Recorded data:
☆ ☆ ☆ ☆
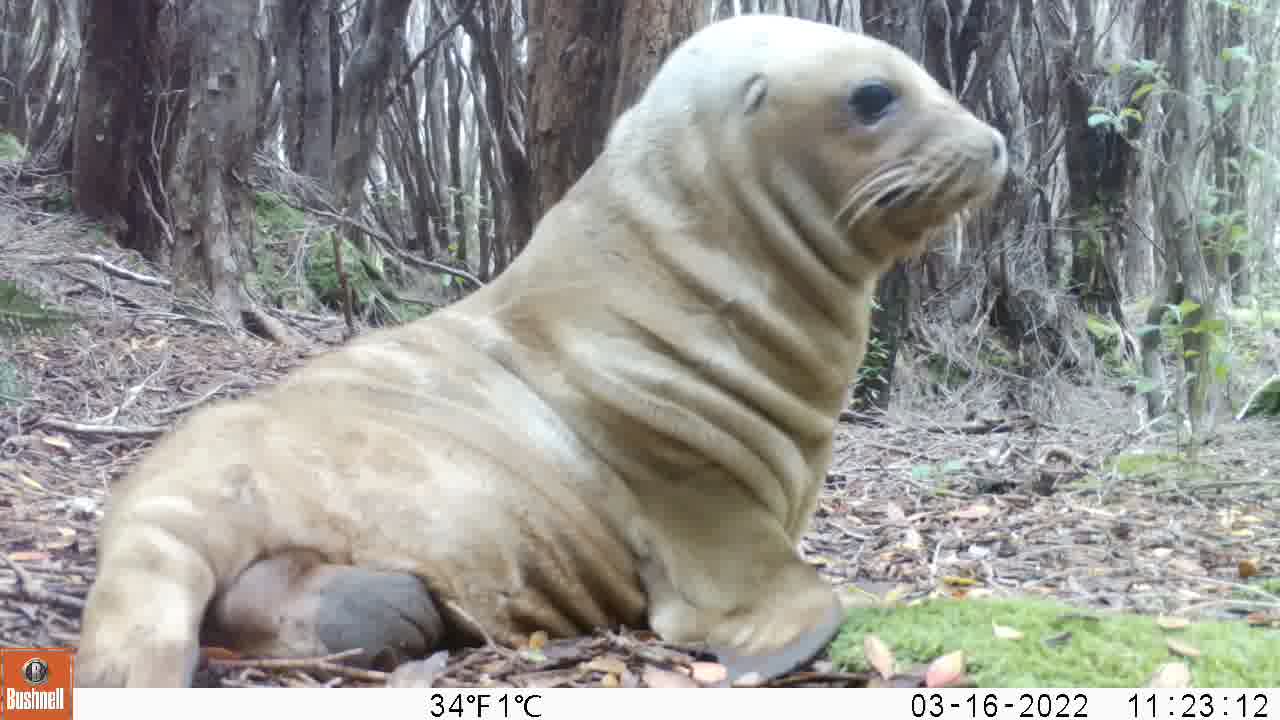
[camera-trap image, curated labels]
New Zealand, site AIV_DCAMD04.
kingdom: Animalia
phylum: Chordata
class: Mammalia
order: Carnivora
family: Otariidae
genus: Phocarctos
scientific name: Phocarctos hookeri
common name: new zealand sea lion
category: sealion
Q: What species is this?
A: Sealion (new zealand sea lion) (Phocarctos hookeri).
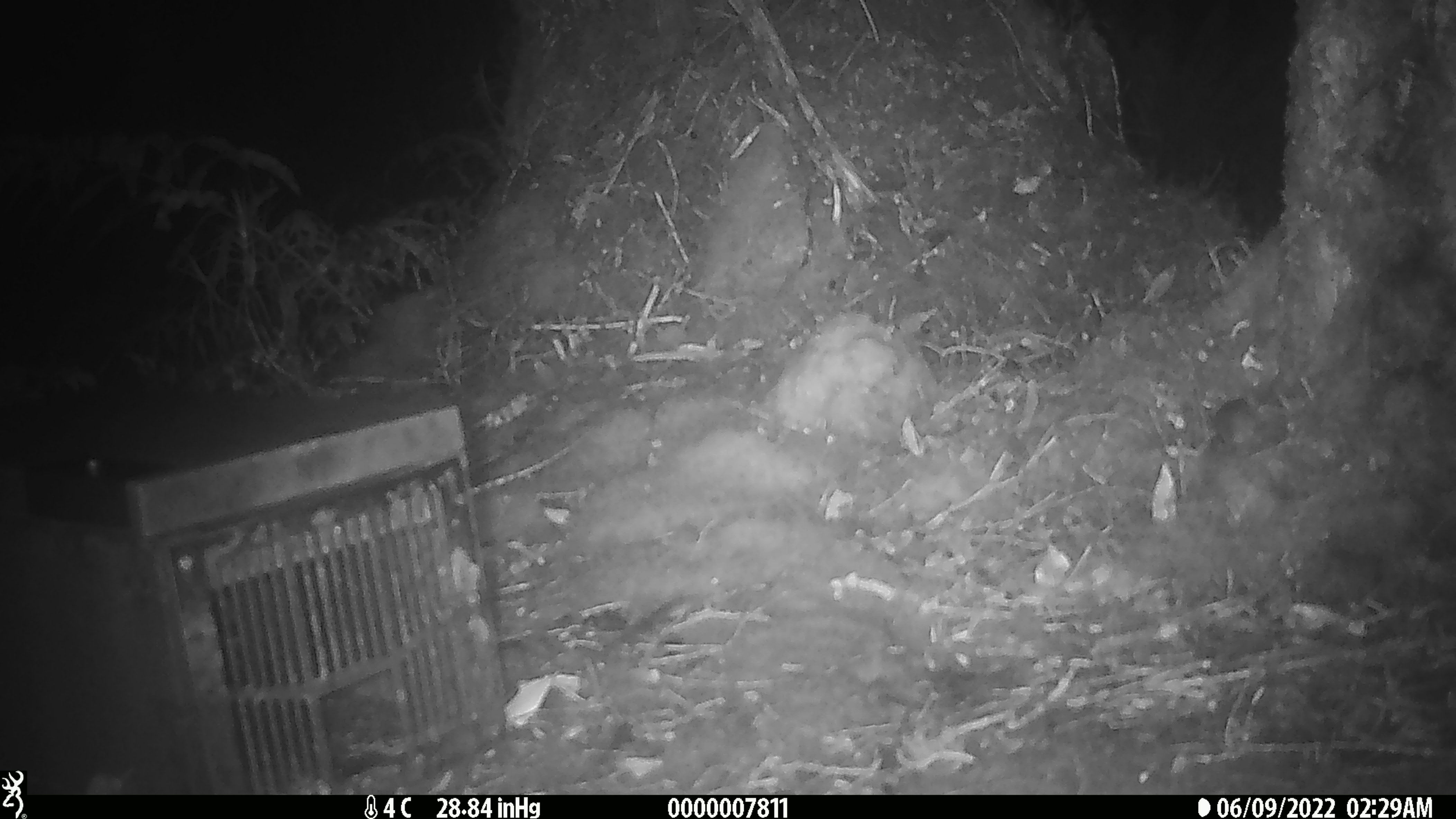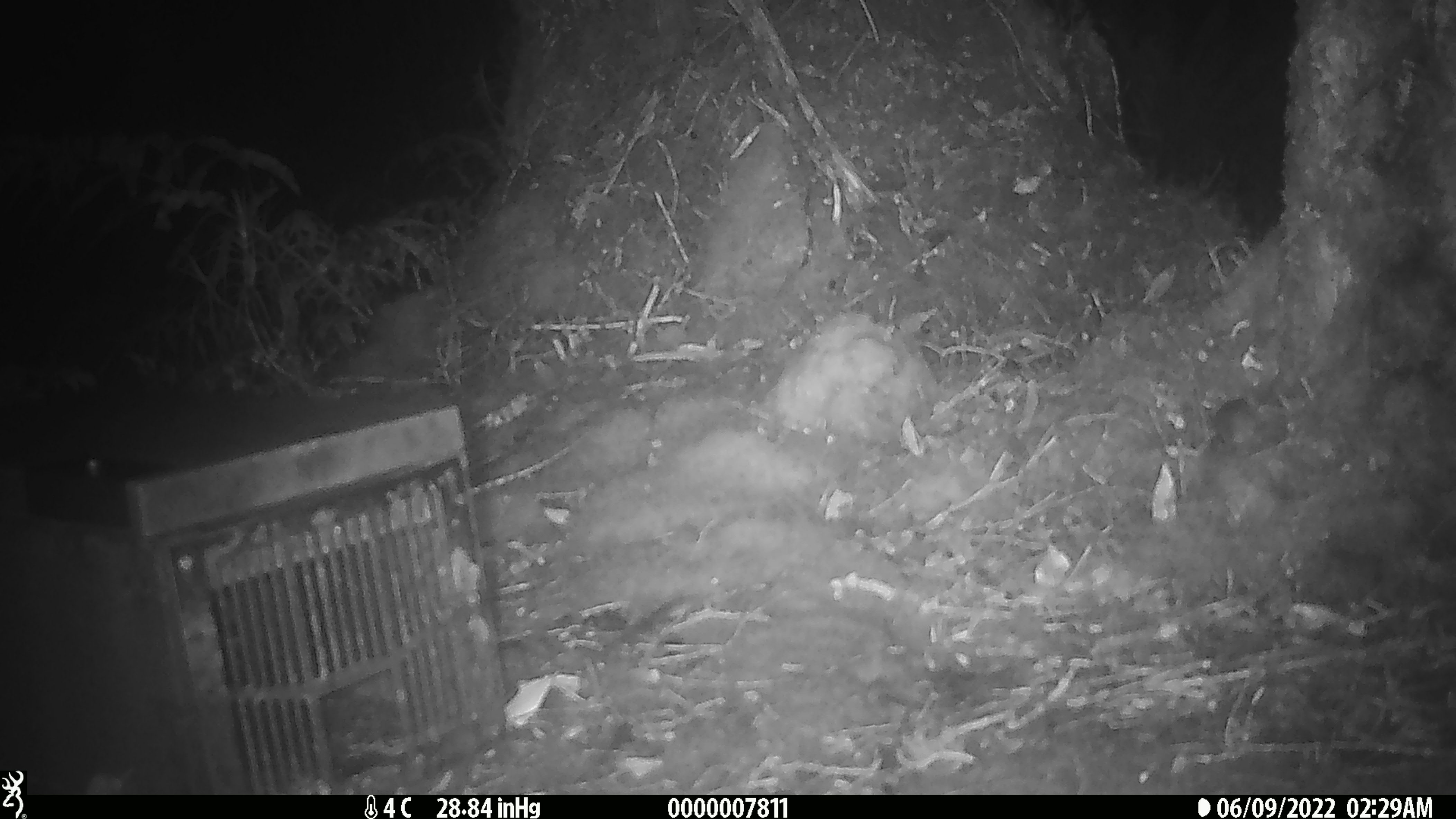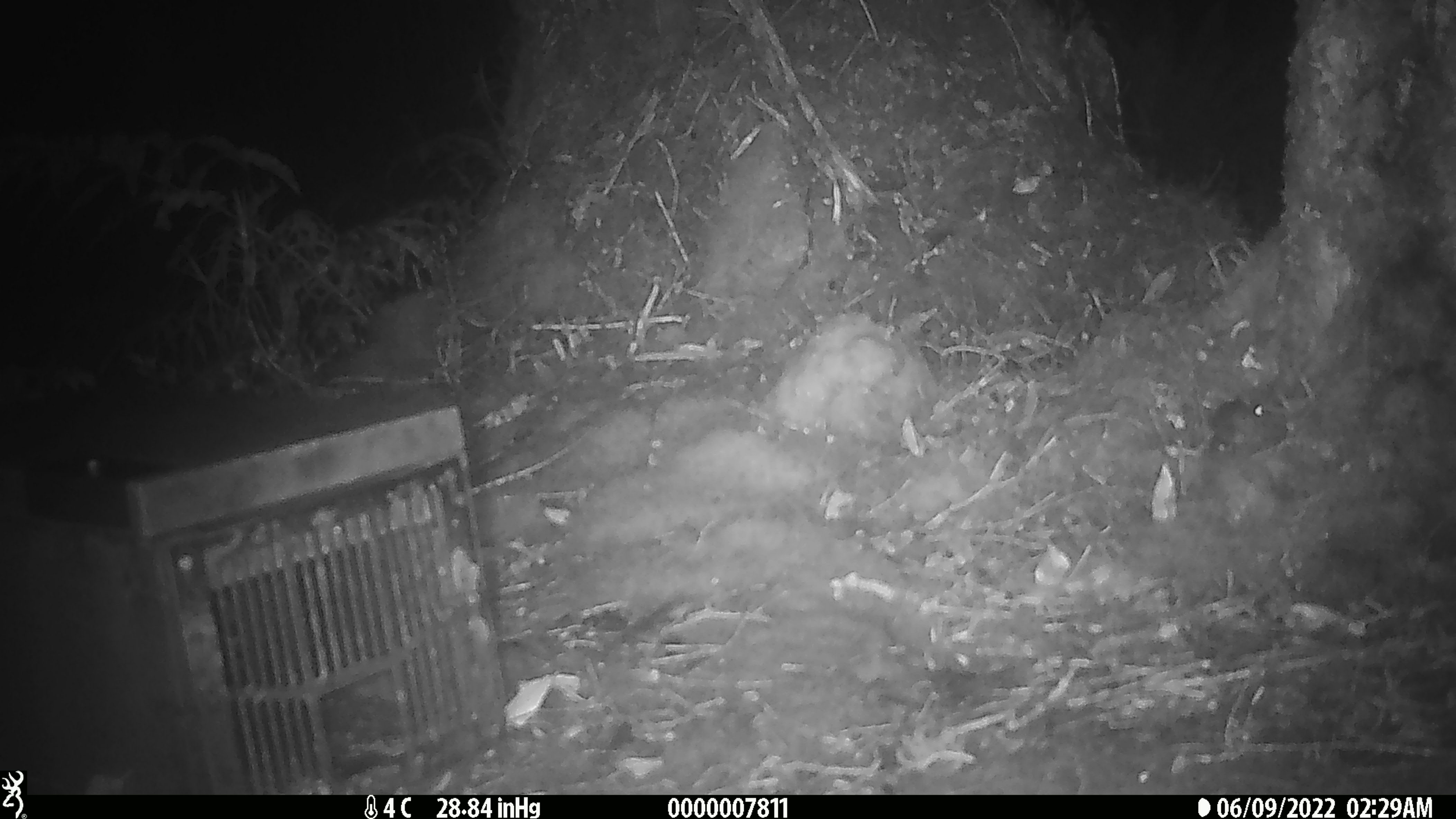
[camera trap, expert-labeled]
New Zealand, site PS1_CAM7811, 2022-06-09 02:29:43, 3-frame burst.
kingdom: Animalia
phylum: Chordata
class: Mammalia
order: Rodentia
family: Muridae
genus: Mus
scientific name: Mus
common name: mouse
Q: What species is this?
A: Mouse (Mus).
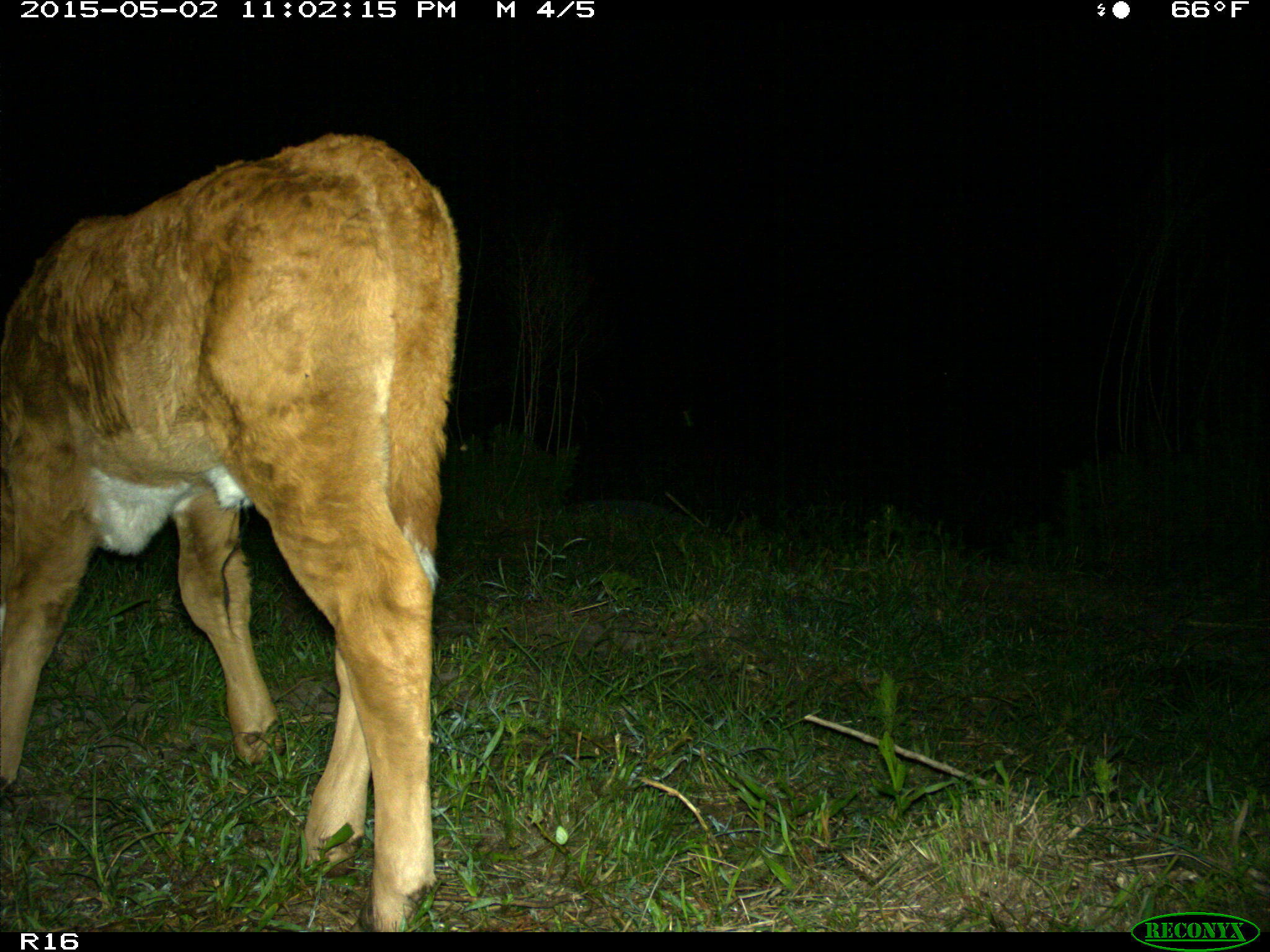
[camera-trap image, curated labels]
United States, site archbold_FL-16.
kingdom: Animalia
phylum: Chordata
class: Mammalia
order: Artiodactyla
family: Bovidae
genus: Bos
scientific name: Bos taurus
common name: domestic cow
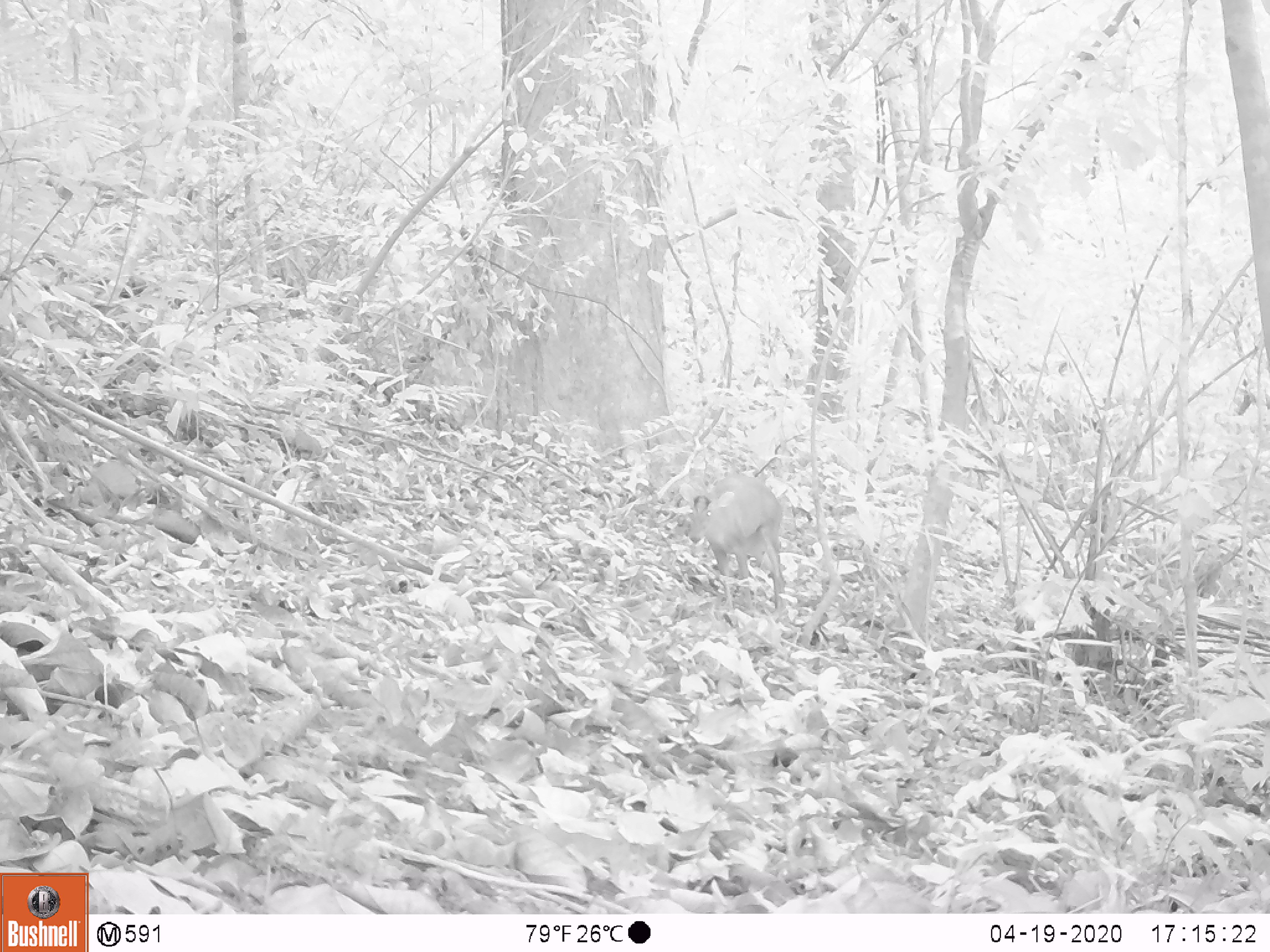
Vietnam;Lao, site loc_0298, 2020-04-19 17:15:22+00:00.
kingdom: Animalia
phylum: Chordata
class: Mammalia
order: Artiodactyla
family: Cervidae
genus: Muntiacus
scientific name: Muntiacus rooseveltorum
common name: roosevelt's muntjac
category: roosevelts muntjac group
Roosevelts muntjac group (roosevelt's muntjac) (Muntiacus rooseveltorum). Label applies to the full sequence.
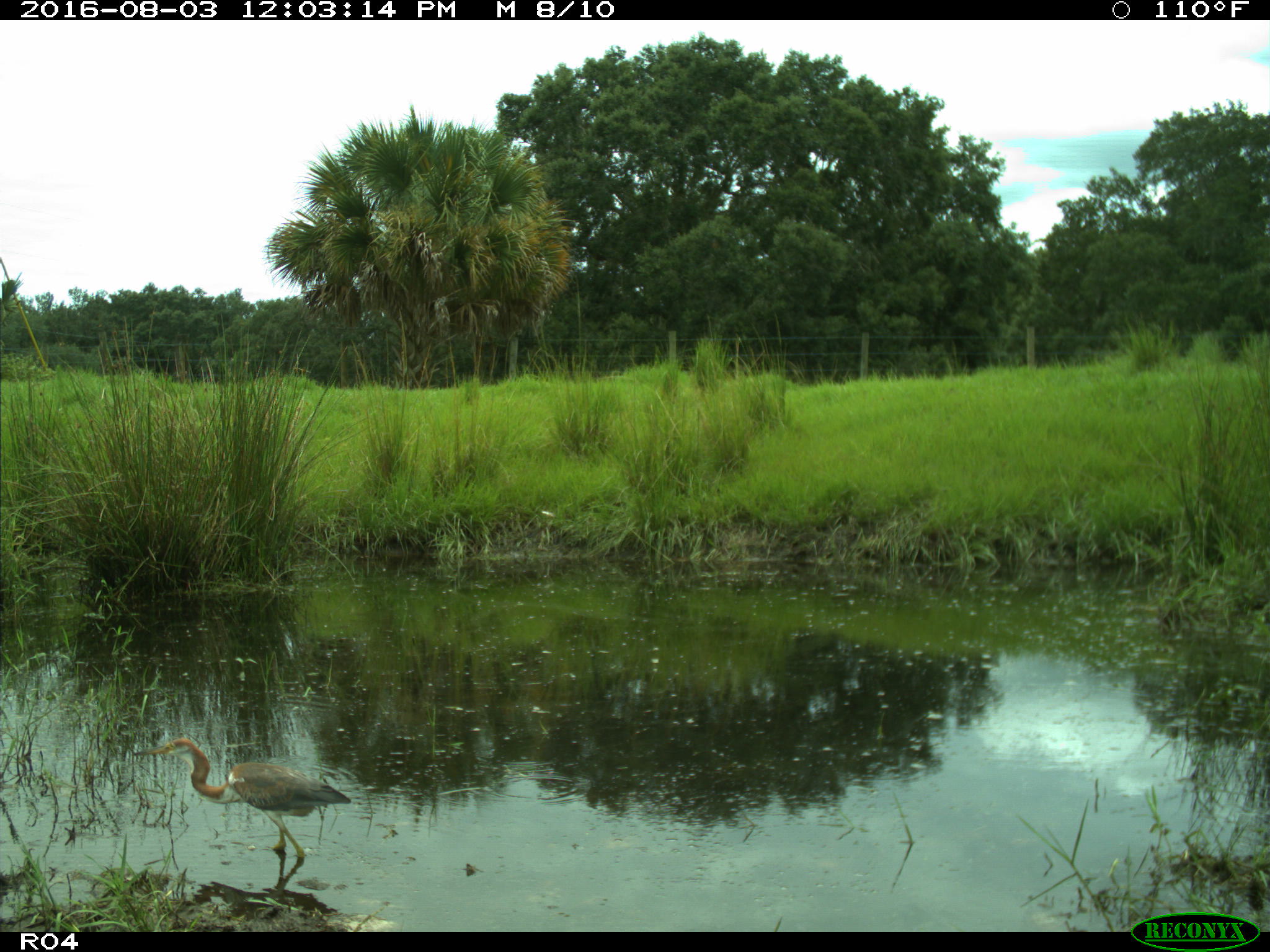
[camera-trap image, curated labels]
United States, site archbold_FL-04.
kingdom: Animalia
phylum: Chordata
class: Aves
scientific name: Aves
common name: birds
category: unidentified bird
☆ ☆ ☆ ☆
Exercise directions: Could you retype the records above exactly, omitting the pictures?

Result of this exercise:
[camera-trap image, curated labels]
New Zealand, site AIV_DCAMD04.
kingdom: Animalia
phylum: Chordata
class: Mammalia
order: Carnivora
family: Otariidae
genus: Phocarctos
scientific name: Phocarctos hookeri
common name: new zealand sea lion
category: sealion
Q: What species is this?
A: Sealion (new zealand sea lion) (Phocarctos hookeri).
[camera trap, expert-labeled]
New Zealand, site PS1_CAM7811, 2022-06-09 02:29:43, 3-frame burst.
kingdom: Animalia
phylum: Chordata
class: Mammalia
order: Rodentia
family: Muridae
genus: Mus
scientific name: Mus
common name: mouse
Q: What species is this?
A: Mouse (Mus).
[camera-trap image, curated labels]
United States, site archbold_FL-16.
kingdom: Animalia
phylum: Chordata
class: Mammalia
order: Artiodactyla
family: Bovidae
genus: Bos
scientific name: Bos taurus
common name: domestic cow
Vietnam;Lao, site loc_0298, 2020-04-19 17:15:22+00:00.
kingdom: Animalia
phylum: Chordata
class: Mammalia
order: Artiodactyla
family: Cervidae
genus: Muntiacus
scientific name: Muntiacus rooseveltorum
common name: roosevelt's muntjac
category: roosevelts muntjac group
Roosevelts muntjac group (roosevelt's muntjac) (Muntiacus rooseveltorum). Label applies to the full sequence.
[camera-trap image, curated labels]
United States, site archbold_FL-04.
kingdom: Animalia
phylum: Chordata
class: Aves
scientific name: Aves
common name: birds
category: unidentified bird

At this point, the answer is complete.